TOGO – Togo’s soybean industry has set a new target of 500,000 tons for the 2025-2026 agricultural season, nearly doubling its current output of over 260,000 tons.
The ambitious goal was announced by the Interprofessional Council for the Soybean Sector of Togo (CIFS-Togo) during the official launch of the new season on June 27, 2025, in Atakpamé,.
“In 2015, our production was below 25,000 tons. Today, we have reached over 260,000 tons, but market demand is close to 700,000 tons. With everyone’s commitment, we believe we can cross the 500,000-ton mark by 2026,” said Mounirou Koriko, Chairman of CIFS-Togo.
To achieve this, he added, stakeholders must address key challenges, including improving access to farm inputs, certified seeds, and production equipment, while fostering trust across the value chain. Koriko emphasized the need for collaboration.
“If we work together to improve production, everyone will benefit sustainably. Soybeans must become a strategic crop for our agricultural economy,” he said.
The push for increased production comes as Togo seeks to strengthen the resilience of its soybean industry, particularly after recent campaigns fell short of expectations.
Togo’s organic export leadership faces new challenges
Meanwhile, Togo’s role as a major organic exporter is under pressure from tightening global regulations. According to the European Commission, Togo is Africa’s second-largest exporter of organic produce to the EU, trailing only Egypt, with soybeans and pineapples among its leading products.
Maintaining this position is vital, but stakeholders must adapt quickly to new certification requirements set by both the European Union and the U.S. Department of Agriculture’s National Organic Program (NOP).
On August 11, 2025, the National Association of Soybean Exporters (ANCES-Togo) convened producers, processors, and exporters in Lomé to address these new regulations.
The updated EU and U.S. National Organic Program (NOP) standards impose heightened compliance demands, including stricter traceability and quality benchmarks.

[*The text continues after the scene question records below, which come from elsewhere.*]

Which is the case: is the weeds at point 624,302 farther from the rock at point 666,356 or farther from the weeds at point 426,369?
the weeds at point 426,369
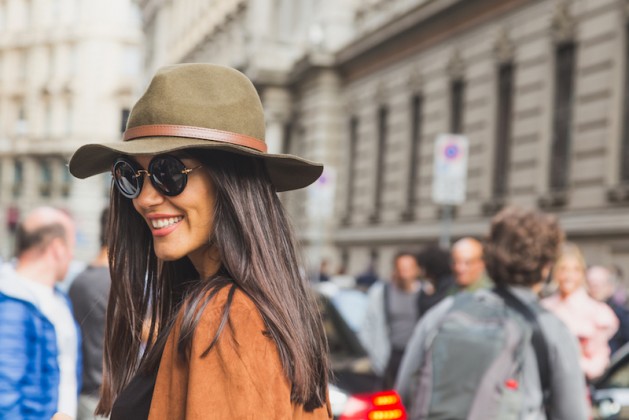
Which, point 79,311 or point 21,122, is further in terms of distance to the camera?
point 21,122

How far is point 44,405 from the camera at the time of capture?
432 centimetres

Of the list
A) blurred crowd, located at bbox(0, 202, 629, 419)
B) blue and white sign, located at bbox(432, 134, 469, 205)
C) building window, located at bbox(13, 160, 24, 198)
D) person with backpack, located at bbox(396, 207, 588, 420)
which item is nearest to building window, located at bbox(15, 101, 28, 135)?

Kokou Tewou, ANCES-Togo Vice-President, described the changes as both a challenge and an opportunity, noting that they require enhanced control mechanisms and technical standards but open doors to higher-value markets.
“Operators who want to keep their edge must immediately follow these standards,” Tewou urged, emphasizing the long-term viability of Togolese exports.
Badr El Fartass, head of Morocco’s CCPB, highlighted additional hurdles, including a 2,000-member cap on producer groups and a 5-hectare limit on cultivated plots for small producers, new restrictions that could complicate compliance for Togo’s soybean sector.
With global competition intensifying, Togo’s ability to meet these standards will be critical to sustaining its organic export market share, particularly for key crops like soybeans and pineapples.